Records from a set of spatial questions
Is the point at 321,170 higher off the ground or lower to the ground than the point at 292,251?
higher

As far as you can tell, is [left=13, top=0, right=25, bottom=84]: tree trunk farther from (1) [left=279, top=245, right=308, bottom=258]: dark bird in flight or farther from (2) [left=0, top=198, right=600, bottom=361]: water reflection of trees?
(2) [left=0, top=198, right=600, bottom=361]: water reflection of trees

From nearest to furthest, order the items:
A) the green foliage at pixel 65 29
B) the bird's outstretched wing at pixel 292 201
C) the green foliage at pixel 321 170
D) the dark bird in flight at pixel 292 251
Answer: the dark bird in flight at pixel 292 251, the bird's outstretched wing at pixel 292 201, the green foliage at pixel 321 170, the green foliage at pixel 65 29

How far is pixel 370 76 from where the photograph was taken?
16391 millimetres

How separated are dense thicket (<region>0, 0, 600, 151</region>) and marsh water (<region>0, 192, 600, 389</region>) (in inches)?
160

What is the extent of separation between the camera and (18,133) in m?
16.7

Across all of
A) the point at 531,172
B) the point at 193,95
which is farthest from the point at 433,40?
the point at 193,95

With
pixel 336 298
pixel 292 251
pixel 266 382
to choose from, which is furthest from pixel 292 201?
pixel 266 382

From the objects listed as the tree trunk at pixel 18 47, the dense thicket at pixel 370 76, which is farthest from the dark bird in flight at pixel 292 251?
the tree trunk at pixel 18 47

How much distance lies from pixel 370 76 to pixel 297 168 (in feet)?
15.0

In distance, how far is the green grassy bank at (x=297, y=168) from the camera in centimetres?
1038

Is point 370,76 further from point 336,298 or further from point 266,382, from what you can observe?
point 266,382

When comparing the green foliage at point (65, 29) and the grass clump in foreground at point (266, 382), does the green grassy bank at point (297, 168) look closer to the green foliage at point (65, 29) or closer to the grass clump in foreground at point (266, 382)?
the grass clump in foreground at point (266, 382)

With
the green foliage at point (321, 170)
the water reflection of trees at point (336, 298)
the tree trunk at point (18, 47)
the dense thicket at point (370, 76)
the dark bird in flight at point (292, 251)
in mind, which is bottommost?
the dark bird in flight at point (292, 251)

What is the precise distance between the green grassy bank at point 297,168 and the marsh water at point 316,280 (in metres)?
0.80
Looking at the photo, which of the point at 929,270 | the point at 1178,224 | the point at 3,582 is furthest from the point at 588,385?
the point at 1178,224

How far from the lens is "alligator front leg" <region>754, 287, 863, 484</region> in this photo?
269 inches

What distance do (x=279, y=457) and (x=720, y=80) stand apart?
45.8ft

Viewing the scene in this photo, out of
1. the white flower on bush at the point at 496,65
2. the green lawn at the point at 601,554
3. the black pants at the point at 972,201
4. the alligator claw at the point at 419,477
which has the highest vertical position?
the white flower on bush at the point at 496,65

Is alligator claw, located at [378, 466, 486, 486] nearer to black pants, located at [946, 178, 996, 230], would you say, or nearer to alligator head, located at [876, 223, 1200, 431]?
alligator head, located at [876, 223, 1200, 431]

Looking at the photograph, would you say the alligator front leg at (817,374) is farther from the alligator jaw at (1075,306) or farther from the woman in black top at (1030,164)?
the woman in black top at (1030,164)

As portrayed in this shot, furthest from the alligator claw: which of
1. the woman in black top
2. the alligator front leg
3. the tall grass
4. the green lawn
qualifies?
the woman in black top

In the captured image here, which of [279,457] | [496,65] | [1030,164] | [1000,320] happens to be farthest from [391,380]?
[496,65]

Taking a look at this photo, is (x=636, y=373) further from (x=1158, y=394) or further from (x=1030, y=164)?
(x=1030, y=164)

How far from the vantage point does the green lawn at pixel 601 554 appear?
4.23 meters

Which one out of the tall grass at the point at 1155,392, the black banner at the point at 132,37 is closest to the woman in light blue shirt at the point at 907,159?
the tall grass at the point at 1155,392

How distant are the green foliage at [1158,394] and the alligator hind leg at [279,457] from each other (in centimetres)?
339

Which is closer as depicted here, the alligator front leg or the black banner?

• [Set problem]: Gather every line of the material above that contains the word "this".

• [Solution below]:
How far from the lens is "alligator front leg" <region>754, 287, 863, 484</region> in this photo?
Viewing the scene in this photo, out of
As portrayed in this shot, furthest from the alligator claw: which of
Taking a look at this photo, is (x=636, y=373) further from (x=1158, y=394) or further from (x=1030, y=164)?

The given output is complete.